▶ Data shown

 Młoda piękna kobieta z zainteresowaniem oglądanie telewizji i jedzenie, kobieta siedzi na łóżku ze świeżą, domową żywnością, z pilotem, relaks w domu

...

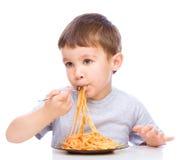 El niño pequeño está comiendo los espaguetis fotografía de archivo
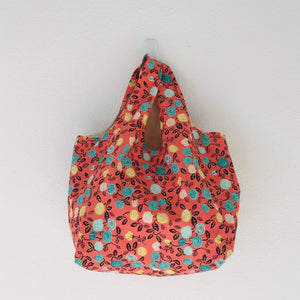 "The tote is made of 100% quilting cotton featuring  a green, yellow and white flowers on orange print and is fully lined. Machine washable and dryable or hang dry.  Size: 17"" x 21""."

▶ Activity
Print the line above containing "El niño pequeño", the line containing "tote is made", and everything between them, exactly as written. Pictures stay out.

▶ Output
 El niño pequeño está comiendo los espaguetis fotografía de archivo
 "The tote is made of 100% quilting cotton featuring  a green, yellow and white flowers on orange print and is fully lined. Machine washable and dryable or hang dry.  Size: 17"" x 21""."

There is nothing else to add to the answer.